Source records:
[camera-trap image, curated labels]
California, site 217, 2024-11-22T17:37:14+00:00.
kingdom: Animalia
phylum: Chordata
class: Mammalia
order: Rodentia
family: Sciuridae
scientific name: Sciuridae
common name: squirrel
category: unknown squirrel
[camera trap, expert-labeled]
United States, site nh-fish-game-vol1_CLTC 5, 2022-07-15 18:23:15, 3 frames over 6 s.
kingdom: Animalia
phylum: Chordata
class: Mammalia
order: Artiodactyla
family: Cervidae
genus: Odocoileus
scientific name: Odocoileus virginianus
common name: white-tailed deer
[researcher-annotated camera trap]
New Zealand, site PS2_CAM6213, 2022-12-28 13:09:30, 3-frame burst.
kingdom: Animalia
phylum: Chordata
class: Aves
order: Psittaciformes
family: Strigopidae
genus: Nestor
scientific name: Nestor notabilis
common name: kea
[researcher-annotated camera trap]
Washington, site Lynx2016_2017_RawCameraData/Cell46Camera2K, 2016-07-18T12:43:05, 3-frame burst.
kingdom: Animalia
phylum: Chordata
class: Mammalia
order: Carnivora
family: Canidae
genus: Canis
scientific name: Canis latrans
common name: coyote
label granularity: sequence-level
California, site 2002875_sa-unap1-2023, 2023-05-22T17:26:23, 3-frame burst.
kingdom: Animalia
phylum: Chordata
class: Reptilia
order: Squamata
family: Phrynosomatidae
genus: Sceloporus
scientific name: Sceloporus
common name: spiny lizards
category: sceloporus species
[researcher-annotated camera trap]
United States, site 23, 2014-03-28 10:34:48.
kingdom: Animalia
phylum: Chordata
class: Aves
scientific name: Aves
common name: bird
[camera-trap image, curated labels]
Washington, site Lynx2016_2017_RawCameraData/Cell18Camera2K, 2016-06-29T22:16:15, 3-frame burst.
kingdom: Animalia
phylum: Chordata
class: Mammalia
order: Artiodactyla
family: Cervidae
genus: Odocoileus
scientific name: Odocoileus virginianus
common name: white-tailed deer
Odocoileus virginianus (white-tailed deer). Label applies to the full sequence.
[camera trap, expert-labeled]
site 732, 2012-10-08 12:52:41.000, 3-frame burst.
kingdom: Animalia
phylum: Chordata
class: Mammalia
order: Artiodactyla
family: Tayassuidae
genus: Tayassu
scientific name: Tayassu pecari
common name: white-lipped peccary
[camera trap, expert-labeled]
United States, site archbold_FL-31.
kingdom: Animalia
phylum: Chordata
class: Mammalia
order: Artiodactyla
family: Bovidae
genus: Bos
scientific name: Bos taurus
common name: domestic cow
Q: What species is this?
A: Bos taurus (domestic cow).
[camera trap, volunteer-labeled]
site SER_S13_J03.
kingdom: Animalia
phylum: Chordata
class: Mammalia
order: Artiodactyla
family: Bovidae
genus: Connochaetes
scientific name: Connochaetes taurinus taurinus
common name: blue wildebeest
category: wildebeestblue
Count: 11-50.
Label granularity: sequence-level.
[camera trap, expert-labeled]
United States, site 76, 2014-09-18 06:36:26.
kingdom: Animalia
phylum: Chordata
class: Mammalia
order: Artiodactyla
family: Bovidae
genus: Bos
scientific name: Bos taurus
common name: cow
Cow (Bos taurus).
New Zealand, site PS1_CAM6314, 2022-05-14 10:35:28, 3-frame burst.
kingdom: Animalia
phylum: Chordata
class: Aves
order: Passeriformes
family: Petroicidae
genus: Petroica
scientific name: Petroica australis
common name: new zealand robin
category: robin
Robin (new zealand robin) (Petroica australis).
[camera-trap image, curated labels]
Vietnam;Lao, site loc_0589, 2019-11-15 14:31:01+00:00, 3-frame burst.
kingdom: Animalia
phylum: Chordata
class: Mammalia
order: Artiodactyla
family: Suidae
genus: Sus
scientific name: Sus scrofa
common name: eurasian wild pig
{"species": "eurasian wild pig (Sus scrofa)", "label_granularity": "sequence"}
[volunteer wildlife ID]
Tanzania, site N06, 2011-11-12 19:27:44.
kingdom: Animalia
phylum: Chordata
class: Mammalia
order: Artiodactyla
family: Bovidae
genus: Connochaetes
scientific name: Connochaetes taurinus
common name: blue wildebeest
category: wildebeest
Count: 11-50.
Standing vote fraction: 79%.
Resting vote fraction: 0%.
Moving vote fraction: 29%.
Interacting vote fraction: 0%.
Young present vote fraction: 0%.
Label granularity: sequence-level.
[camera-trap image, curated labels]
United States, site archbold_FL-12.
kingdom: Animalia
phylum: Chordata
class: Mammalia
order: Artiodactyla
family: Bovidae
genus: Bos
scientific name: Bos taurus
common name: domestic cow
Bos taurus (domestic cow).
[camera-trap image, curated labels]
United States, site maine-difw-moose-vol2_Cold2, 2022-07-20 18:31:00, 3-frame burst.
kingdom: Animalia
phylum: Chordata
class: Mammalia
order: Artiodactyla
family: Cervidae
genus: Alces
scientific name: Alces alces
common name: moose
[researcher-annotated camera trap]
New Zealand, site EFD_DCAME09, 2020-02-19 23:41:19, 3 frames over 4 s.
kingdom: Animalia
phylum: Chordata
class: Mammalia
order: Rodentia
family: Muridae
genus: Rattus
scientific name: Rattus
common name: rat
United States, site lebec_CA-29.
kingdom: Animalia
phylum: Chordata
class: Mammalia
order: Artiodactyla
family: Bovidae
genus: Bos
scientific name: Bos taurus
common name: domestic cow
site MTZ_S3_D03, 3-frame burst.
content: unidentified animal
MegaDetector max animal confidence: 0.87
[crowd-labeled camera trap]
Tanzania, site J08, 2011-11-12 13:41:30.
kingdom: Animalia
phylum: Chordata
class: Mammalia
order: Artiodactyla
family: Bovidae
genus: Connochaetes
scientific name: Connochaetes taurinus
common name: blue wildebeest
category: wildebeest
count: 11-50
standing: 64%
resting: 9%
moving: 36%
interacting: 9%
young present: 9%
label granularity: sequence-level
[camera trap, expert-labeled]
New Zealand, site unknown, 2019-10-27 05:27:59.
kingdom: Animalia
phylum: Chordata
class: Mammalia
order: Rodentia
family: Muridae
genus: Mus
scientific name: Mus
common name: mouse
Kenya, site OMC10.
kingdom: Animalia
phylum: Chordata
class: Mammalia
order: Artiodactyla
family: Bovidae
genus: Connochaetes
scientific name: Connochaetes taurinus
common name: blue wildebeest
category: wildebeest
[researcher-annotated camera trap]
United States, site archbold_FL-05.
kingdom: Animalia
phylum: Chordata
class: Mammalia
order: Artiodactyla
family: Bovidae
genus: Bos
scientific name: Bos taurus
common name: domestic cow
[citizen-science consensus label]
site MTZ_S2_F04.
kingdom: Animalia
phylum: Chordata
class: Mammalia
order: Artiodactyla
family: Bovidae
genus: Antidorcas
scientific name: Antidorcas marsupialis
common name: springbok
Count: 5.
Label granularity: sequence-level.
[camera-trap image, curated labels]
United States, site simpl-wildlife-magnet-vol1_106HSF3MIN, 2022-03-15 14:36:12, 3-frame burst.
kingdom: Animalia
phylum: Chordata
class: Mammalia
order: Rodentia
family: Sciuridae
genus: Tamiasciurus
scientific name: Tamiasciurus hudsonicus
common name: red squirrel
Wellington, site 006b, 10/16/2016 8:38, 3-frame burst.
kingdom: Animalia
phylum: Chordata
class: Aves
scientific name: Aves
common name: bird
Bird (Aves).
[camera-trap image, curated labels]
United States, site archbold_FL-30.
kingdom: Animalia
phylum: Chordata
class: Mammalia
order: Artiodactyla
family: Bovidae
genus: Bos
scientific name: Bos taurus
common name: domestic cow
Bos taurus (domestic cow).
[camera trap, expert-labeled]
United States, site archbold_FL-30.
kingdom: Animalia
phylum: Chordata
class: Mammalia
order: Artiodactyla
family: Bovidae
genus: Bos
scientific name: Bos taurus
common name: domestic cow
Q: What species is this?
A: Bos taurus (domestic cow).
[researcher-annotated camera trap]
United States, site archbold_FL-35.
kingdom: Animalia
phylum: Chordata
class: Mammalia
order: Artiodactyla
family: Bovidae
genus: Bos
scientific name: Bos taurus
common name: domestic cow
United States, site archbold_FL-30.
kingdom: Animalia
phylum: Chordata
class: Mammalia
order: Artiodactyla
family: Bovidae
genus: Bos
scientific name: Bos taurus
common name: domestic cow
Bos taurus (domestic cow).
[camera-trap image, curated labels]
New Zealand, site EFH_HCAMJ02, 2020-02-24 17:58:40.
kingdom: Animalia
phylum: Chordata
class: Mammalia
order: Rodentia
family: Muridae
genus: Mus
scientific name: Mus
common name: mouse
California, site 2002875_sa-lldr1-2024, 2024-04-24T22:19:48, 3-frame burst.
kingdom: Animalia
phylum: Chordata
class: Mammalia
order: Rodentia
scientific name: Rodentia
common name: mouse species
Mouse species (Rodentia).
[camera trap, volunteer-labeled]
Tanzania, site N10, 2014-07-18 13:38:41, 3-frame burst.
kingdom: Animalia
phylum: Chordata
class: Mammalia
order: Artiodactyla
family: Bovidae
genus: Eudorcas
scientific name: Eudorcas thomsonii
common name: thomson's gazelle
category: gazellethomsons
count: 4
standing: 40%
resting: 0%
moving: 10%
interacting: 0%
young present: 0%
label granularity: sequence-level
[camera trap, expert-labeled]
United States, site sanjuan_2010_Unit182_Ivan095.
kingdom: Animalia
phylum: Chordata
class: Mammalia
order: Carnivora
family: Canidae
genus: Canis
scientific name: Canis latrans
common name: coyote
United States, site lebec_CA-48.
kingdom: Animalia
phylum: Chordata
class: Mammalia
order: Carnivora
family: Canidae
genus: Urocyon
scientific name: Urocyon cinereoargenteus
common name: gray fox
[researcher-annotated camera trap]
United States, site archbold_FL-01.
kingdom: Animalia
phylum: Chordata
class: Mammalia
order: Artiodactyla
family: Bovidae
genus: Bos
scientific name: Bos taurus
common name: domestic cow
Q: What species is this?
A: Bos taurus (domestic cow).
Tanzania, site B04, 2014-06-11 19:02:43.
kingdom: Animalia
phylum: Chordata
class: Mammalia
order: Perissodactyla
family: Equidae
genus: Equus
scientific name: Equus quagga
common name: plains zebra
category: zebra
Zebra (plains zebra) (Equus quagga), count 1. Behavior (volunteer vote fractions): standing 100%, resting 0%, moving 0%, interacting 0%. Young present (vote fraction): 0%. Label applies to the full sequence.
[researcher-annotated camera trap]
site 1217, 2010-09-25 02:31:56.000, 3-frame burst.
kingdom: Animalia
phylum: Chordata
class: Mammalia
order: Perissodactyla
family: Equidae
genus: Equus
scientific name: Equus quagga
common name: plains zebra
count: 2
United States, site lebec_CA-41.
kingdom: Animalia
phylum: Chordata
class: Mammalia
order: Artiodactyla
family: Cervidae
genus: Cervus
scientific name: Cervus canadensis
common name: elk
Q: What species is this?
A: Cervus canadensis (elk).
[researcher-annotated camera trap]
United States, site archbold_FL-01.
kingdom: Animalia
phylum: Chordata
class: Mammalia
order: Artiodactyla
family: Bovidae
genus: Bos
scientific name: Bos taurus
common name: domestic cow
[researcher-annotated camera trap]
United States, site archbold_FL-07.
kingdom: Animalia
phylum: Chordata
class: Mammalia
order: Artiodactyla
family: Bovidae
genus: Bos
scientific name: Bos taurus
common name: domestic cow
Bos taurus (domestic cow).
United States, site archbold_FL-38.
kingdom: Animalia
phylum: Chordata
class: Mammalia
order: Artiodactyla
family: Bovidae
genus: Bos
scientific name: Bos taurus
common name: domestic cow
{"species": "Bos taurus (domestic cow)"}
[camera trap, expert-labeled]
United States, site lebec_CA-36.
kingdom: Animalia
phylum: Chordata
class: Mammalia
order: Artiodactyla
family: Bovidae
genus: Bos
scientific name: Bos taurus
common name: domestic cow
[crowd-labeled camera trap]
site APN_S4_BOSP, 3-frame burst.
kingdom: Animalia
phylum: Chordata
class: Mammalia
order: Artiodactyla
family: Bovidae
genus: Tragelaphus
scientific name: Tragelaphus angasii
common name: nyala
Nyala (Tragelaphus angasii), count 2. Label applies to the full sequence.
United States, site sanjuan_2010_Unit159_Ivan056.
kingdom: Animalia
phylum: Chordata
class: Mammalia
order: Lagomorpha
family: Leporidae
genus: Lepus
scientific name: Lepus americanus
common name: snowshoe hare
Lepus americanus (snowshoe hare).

Requirement: Transcribe the records above from the line holding "Kenya, site OMC10." down to the line holding "scientific name: Antidorcas marsupialis", inclusive, without adding anything.

Output for this task:
Kenya, site OMC10.
kingdom: Animalia
phylum: Chordata
class: Mammalia
order: Artiodactyla
family: Bovidae
genus: Connochaetes
scientific name: Connochaetes taurinus
common name: blue wildebeest
category: wildebeest
[researcher-annotated camera trap]
United States, site archbold_FL-05.
kingdom: Animalia
phylum: Chordata
class: Mammalia
order: Artiodactyla
family: Bovidae
genus: Bos
scientific name: Bos taurus
common name: domestic cow
[citizen-science consensus label]
site MTZ_S2_F04.
kingdom: Animalia
phylum: Chordata
class: Mammalia
order: Artiodactyla
family: Bovidae
genus: Antidorcas
scientific name: Antidorcas marsupialis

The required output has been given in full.